观点全民基本收入

In a precarious labour market, universal basic income isn’t the only solution

History shows that improving the future of work takes more than letting employers off the hook

On November 9 1830, a hundred farm labourers descended on a farm in Kent in the south of England and destroyed a threshing machine with saws, hatchets and axes. At Burnham Overy in Norfolk, workers destroyed another machine as they shouted: “It keeps an honest man from getting work.” The country was in the throes of the Swing riots, where farm labourers smashed threshing machines, burnt barns, sent threatening letters to farmers and demanded higher wages. By the last 10 days of November, write historians Eric Hobsbawm and George Rudé, “virtually all of Southern England seemed in flames”.

The workers were responding to transformations in the world of work which had left them desperate. New threshing machines saved labour by a factor of five to 10, displacing many workers who usually relied on manual threshing jobs to keep them going in winter. Farm employment had become more casual and precarious. “It is cheaper to hire day labourers . . . than to maintain servants in the house, especially as they are always sent home on a rainy day,” one contemporary observer wrote.

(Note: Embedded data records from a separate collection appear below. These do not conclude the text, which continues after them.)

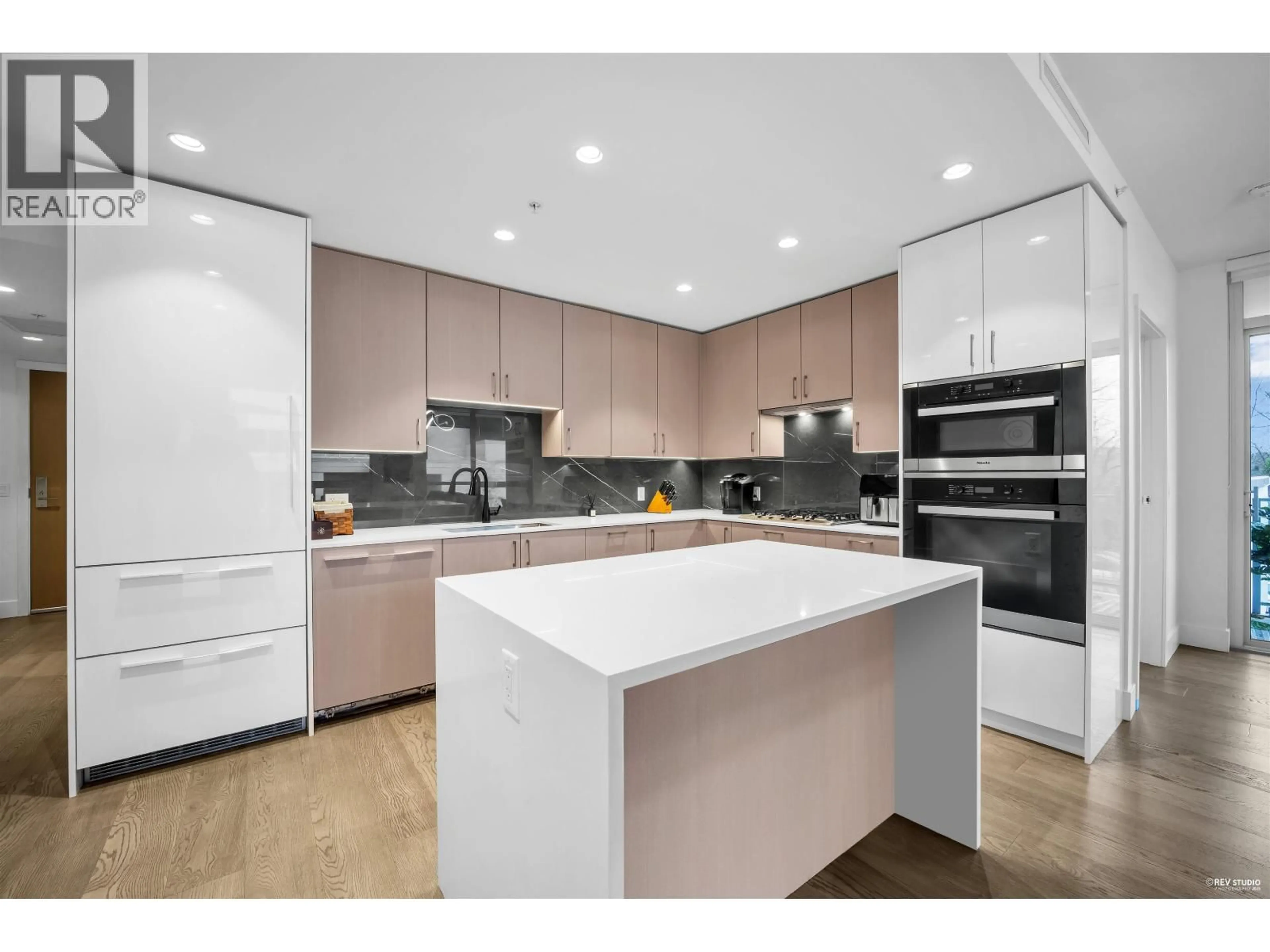 Unknown for 203 - 1632 LIONS GATE LANE, North Vancouver British Columbia V7P0E2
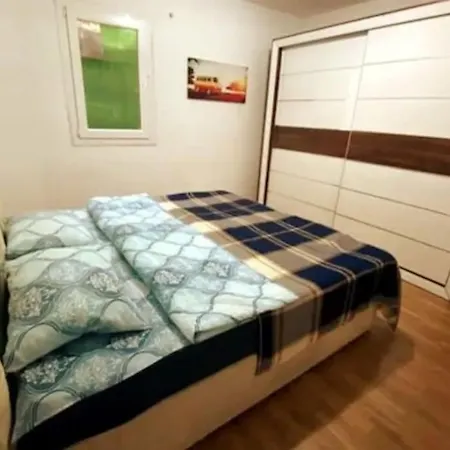Duplex House In Marina Near Center *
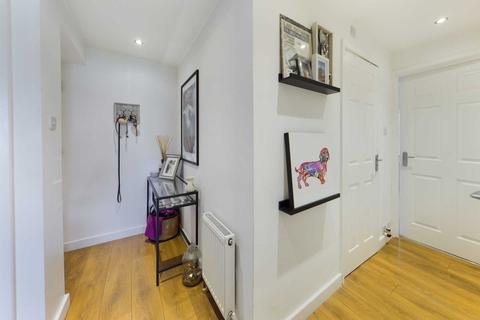 Flat 40, Bovingdon Court Windsor Close, Bovingdon, Hemel Hempstead, HP3 0QU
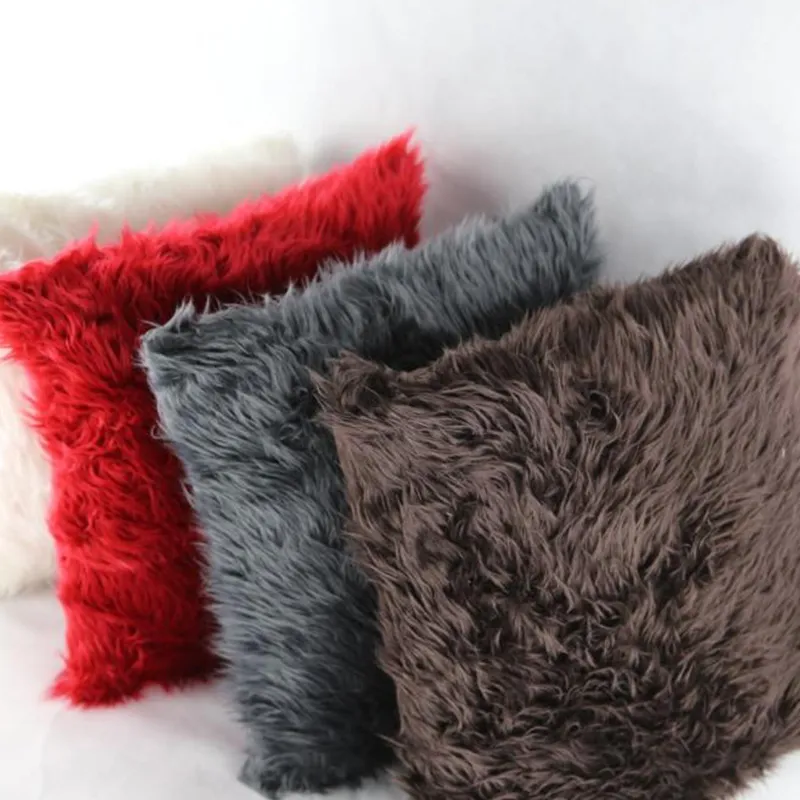 Меховая подушка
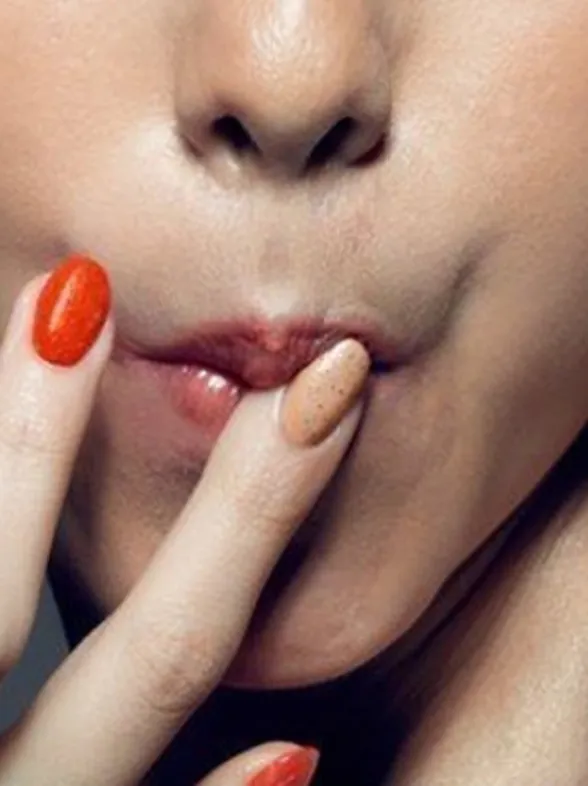 ¿Esmalte de uñas que se come y sabe a pollo? Llega la última extravagancia beauty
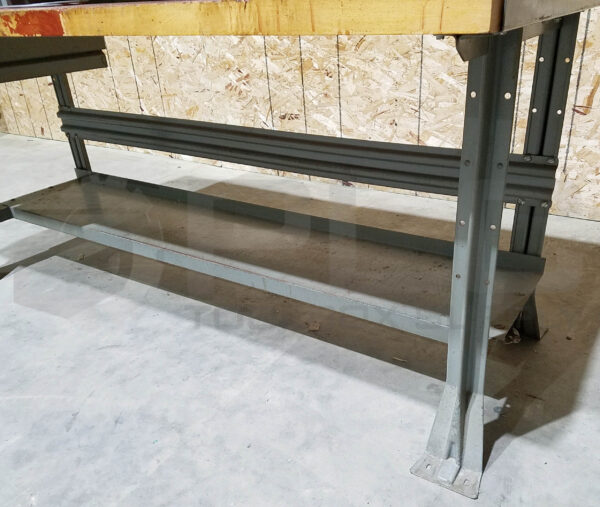 INDUSTRIAL WORK BENCH TABLE WITH OUTLETS 72" X 30" X 47" - Image 2
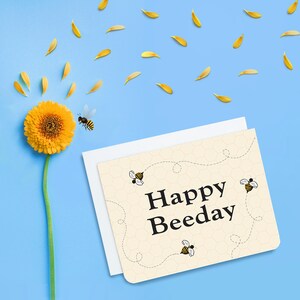 Carte Happy Beeday - Carte d’anniversaire d’abeille - Carte d’anniversaire drôle - Carte drôle - Abeilles - Jeux de mots sur les abeilles - Apiculteurs - Ruche d’abeilles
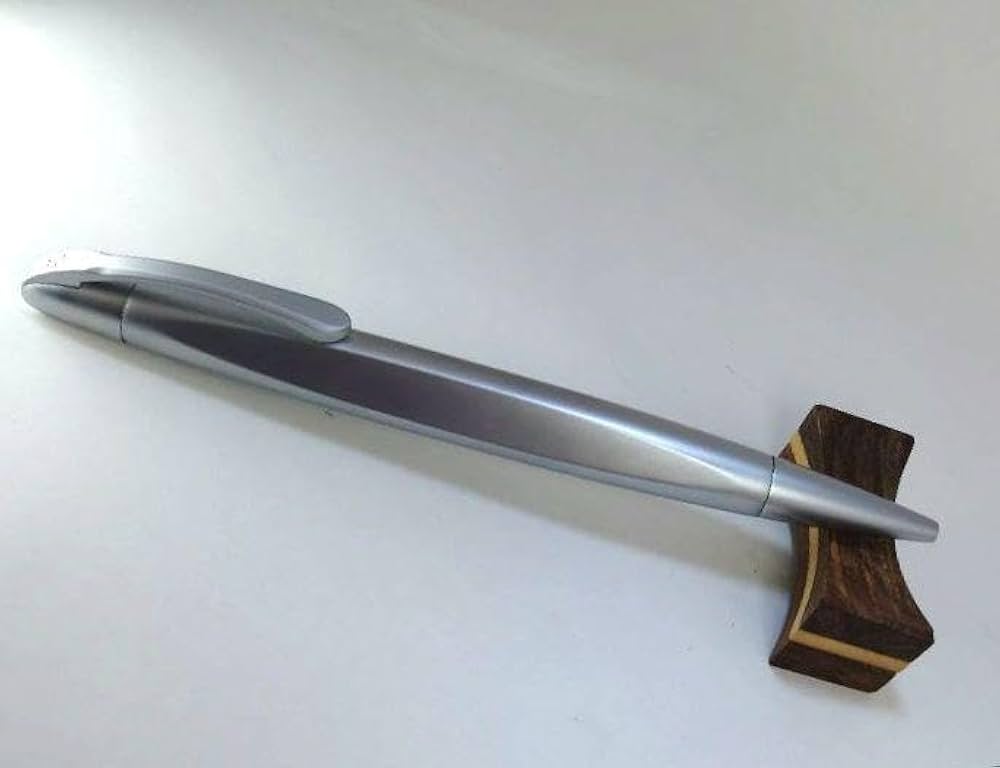 希少 ペリカン ボールペン(ルイジコラーニ No.1似) Amazon | ペリカン ボールペン ルイジコラーニ No.1似 サイズ約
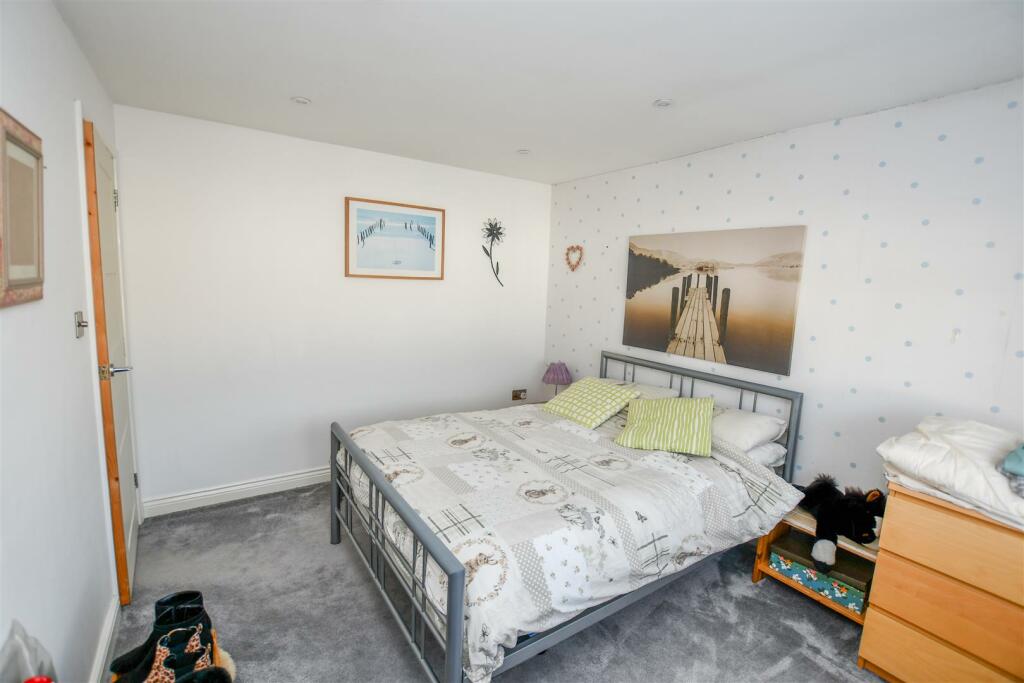 Additional image 9 of Napsbury Avenue, London Colney, St. Albans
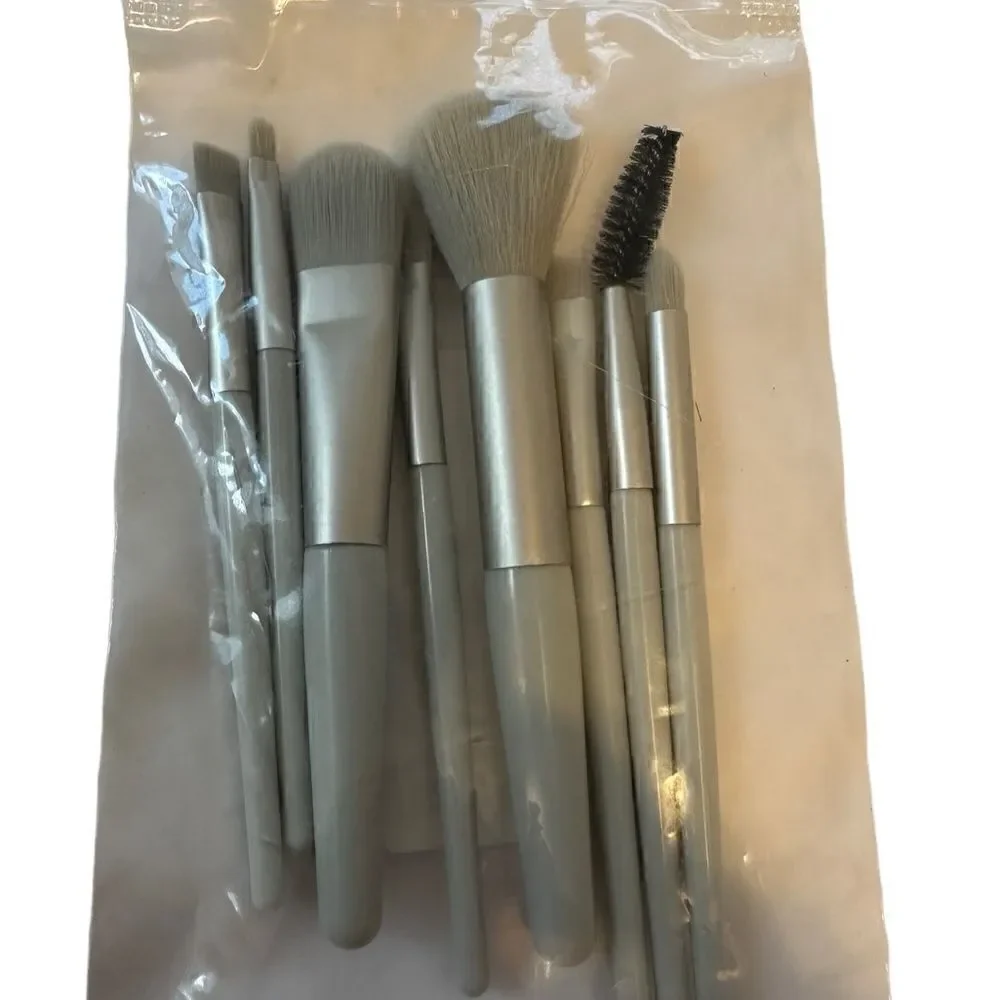 8 pieces make up brushes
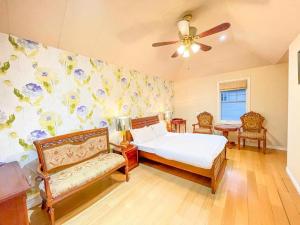 Le Reve Valley - Canadian cottage 1 - 3BHK Luxury cottage,Bonfire,Barbeque,Gym,Kids play zone,Lake view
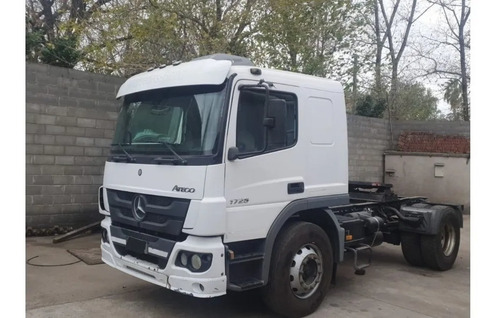 Imagen 9 de 15 de Mercedes Benz 1725 Tractor Corto C/plato. Año 2016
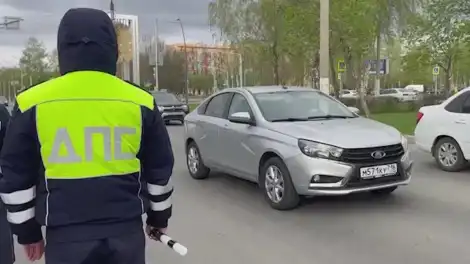 Сотрудник ДПС следит за соблюдени6ем ПДД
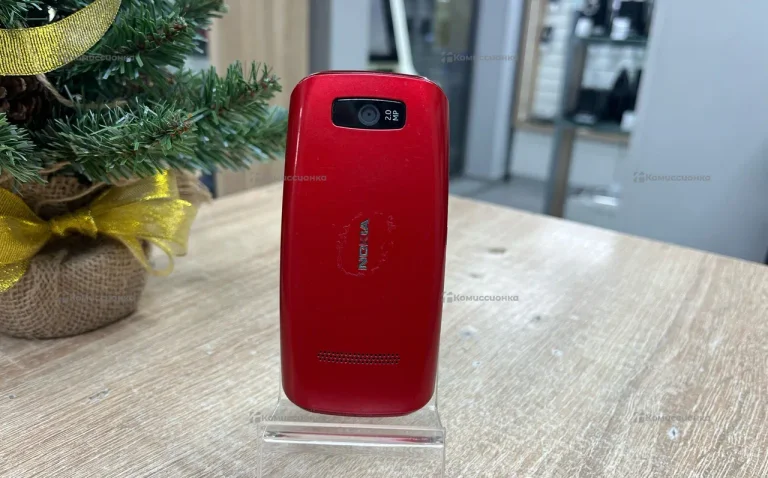 Nokia Asha 305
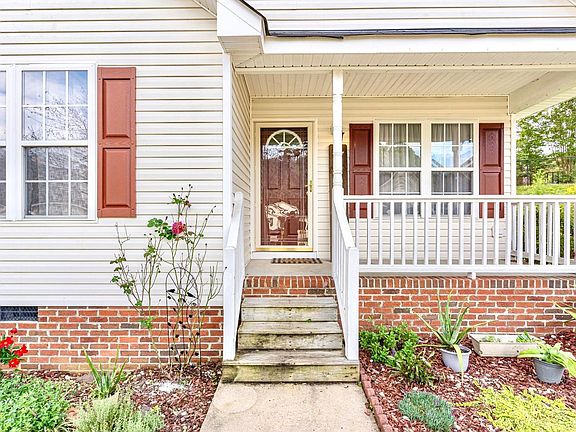 4th image of 4408 Valley Cove Ct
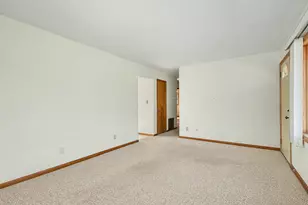 3048 Lois Pl, Highland, IN 46322 - Photo 6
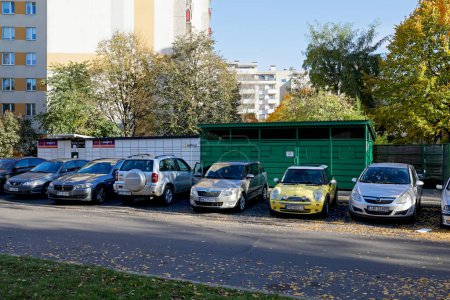 Téléchargez les photos : Varsovie, Pologne - 30 octobre 2023 : Un parking local avec de nombreuses voitures dans le domaine immobilier Goclaw dans le quartier Praga-Poludnie. - en image libre de droit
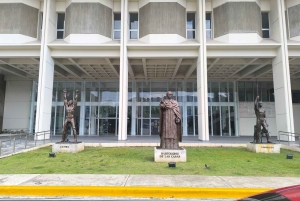 Private tour: History and Iconic Modern Monuments in Santo Domingo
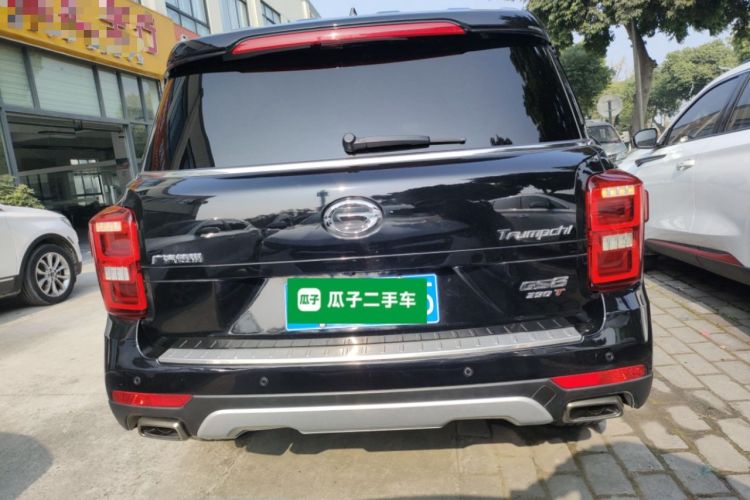 Used GAC Trumpchi GS8 2019 390T Two-Wheel Drive Luxury Smart Connectivity Version (7 Seats) Exterior 4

We are at another moment in history where work is becoming more uncertain and insecure, at least for some. Last year, Amazon Flex drivers were hanging their smartphones in trees outside pick-up sites in an apparent attempt to try to win a split-second advantage as delivery tasks went to those closest by. On some farms in Scotland, raspberry pickers were being sent to sit in their caravans unpaid when it rained or when their productivity rate fell too low.